Text -
----------------------------------------

October 24, 2008 at 6:43 am

When a producer from ABC 7 News/WJLA in Washington, D.C googled Peter Vegso, she didn’t realize that there was more to his resume than being the “winningest” (her word) horse owner in the Virginia Derby. She’s producing a prime time special called Battleground Virginia  where she asks the winningest Virginians their advice for the presidential candidates during the last week of their campaign.  Vegso’s part of a cast that includes AOL co-founder Ted Leonsis and  VA Tech Football Coach Frank Beamer, among others. (BTW – her most recent subjects on the prime time special were McCain and Obama). What does it take to win? The audience will find out the Tuesday before the election.

What the producer didn’t know is that she’d be interviewing Peter from Santa Anita racetrack in Arcadia, CA, where two of his thoroughbreds, Go Between and War Monger, are running this Saturday. She also had no idea that she was about to interview one of the giants and true trailblazers of the publishing world.

Virginia Derby Winner 2006 and Breeder's Cup entry, Go Between with Peter Vegso

Virginia Derby Winner 2006 and Breeder's Cup contender, Go-Between with owner, Peter Vegso

I will admit that I’m biased. Peter Vegso’s been my boss for nearly 15 years.

That being said, book publishing’s not been the same since Vegso threw his hat in the ring in the late 70’s. His original intention to publish a periodical for addictions professionals grew in no time to producing books for the same audience. In those days, he was hand-cranking the presses with partner Gary Seidler, and carving an important new niche in the book world, recovery publishing. His company, Health Communications, Inc., (HCI) struck a chord in that community when Adult Children of Alcoholics was released and quite soon he celebrated his very first book on the New York Times bestseller list.

Years of publishing just for the recovery audience grew into an expanded range of self-help topics. By 1993, Chicken Soup for the Soul fell into HCI’s lap and history was made. You know the story, 33, or was it 133 NY publishers turned down that manuscript.

Too bad for them.

What made Peter and Gary elect to publish the first Chicken Soup book? My read (no pun intended) was the winning combination of vision and common sense. There’s not enough of that going around these days. Maybe on November 4th, it’ll be different… allright, no politics.

----------------------------------------

Data lines -

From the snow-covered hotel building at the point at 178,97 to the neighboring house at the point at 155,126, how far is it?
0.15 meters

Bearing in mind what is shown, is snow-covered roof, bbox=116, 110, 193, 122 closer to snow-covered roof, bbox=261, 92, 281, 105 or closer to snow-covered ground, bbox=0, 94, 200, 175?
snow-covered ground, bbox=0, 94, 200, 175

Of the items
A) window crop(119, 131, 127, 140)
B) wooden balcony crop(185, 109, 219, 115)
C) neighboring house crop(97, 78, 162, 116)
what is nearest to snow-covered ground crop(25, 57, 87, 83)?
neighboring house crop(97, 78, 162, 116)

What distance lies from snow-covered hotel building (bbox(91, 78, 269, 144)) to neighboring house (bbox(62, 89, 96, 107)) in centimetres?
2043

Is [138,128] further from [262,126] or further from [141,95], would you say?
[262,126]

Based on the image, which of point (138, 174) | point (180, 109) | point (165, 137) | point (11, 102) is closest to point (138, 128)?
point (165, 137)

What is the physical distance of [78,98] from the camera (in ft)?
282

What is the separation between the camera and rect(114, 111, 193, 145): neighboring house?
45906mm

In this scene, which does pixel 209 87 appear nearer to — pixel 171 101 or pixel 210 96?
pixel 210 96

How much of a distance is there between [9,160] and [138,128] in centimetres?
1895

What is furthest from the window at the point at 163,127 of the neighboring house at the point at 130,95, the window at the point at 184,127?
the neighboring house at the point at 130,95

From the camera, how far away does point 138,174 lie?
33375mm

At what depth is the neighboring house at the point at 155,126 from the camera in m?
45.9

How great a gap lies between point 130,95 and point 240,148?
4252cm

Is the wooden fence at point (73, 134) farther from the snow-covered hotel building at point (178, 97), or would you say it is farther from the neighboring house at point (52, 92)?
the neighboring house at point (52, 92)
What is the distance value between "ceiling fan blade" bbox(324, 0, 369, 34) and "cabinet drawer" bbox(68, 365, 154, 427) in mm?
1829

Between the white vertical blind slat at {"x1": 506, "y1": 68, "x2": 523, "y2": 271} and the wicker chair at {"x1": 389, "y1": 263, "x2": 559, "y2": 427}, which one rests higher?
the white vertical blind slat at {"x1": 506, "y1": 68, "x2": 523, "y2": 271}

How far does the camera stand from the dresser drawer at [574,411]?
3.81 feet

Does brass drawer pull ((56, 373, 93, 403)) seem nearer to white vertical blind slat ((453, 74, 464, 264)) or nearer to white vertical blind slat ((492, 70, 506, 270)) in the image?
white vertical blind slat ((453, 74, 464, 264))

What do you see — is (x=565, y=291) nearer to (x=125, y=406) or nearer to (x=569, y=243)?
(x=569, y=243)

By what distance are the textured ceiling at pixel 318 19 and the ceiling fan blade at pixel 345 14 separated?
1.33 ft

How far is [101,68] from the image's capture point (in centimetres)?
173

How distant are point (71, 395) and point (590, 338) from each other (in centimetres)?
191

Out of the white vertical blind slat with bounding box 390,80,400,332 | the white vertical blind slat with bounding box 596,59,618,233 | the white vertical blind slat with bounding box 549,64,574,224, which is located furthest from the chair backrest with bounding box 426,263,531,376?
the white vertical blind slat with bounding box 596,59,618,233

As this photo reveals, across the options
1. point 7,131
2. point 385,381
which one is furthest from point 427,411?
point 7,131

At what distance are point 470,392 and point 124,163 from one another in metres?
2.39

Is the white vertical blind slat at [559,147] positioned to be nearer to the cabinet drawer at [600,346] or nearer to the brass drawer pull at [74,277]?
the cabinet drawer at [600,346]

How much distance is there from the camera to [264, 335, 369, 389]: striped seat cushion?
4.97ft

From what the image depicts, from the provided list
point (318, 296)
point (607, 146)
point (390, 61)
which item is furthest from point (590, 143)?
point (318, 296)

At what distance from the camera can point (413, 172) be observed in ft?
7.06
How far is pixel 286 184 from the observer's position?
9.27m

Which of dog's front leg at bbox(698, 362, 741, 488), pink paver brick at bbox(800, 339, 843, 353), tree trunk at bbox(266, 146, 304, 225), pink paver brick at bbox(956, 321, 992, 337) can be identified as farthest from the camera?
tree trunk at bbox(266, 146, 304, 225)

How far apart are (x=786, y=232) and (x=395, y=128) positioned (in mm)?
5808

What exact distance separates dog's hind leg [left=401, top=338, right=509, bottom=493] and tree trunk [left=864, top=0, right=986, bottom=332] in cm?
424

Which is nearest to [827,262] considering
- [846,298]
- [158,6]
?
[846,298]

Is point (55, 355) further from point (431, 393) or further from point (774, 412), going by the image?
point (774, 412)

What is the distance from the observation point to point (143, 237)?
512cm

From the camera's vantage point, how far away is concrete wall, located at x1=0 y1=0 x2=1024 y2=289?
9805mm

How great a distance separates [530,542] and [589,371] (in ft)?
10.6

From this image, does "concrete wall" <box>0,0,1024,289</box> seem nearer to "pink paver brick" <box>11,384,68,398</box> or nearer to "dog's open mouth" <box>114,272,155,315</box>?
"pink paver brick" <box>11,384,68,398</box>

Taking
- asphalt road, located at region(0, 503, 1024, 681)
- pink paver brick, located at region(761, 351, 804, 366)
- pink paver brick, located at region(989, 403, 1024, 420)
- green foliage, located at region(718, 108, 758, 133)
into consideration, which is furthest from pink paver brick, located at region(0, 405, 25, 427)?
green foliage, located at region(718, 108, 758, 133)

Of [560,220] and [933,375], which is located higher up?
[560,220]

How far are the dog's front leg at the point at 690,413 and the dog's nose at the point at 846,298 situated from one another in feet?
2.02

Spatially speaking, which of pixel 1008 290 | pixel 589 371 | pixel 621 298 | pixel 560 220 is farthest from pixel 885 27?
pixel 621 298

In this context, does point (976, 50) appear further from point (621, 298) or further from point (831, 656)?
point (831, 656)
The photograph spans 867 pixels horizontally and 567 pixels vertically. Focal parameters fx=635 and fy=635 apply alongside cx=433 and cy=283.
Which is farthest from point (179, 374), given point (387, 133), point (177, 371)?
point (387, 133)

----------------------------------------

Directions - Can you pick up the post about Peter Vegso at its last line and write the next few paragraphs?

Response to the task -
A labor of love

A labor of love

So, what we have is a guy who likes to win. And, win big.

The Breeder’s Cup is but a step on the winning wish list of Peter Vegso. It’s a precursor for the Kentucky Derby which is the precusor of The Triple Crown. Just like getting books on the bestseller lists, then pulling for them to be number one, Vegso’s goals are vivid and well planned. There’s always something better on the horizon. Always a reason to give his personal best.

And, he’s successfully instilled that in the people he’s hired to help him realize and enjoy his dreams. More than once, I winced for just a moment when booking a good tv appearance for an author only to hear, “so what can we do to get them on Oprah!” Sheesh!  But, that kind of impetus keeps me going for the top rung, always.

Peter never bought into the New York publishing scene. He put his company in Florida (thank you!), followed his own instincts and went one better. He’s one of the few publishers that actually manufactures his own books from start to finish.  Keeps the profits under his roof. Provides jobs for a lot of grateful workers. (Not to mention the super tour you get when you come an visit us in the 100,000 square foot facility).

Ok. I feel like I’m starting to gush about Peter, so I’ll stop here.

The last thing I’ll mention is the heart that beats in the chest of this publishing mogul and racehorse owner. Quietly, very quietly, Peter Vegso (and his wife, Anne) donate millions of dollars to a myriad of charities. I emphasize the word, “quietly,” since I find it refreshing that all of Peter’s successes have never minimized his humility.  Being an “all about me” kind of person, I’m always learning from him.

So there. You have it. My tribute to Peter Vegso.

Here’s to adding the Breeder’s Cup to your conquests, Peter! And, please dear Lord, let Go Between win. I’ve got $75.00 riding on him. (no pun intended again!)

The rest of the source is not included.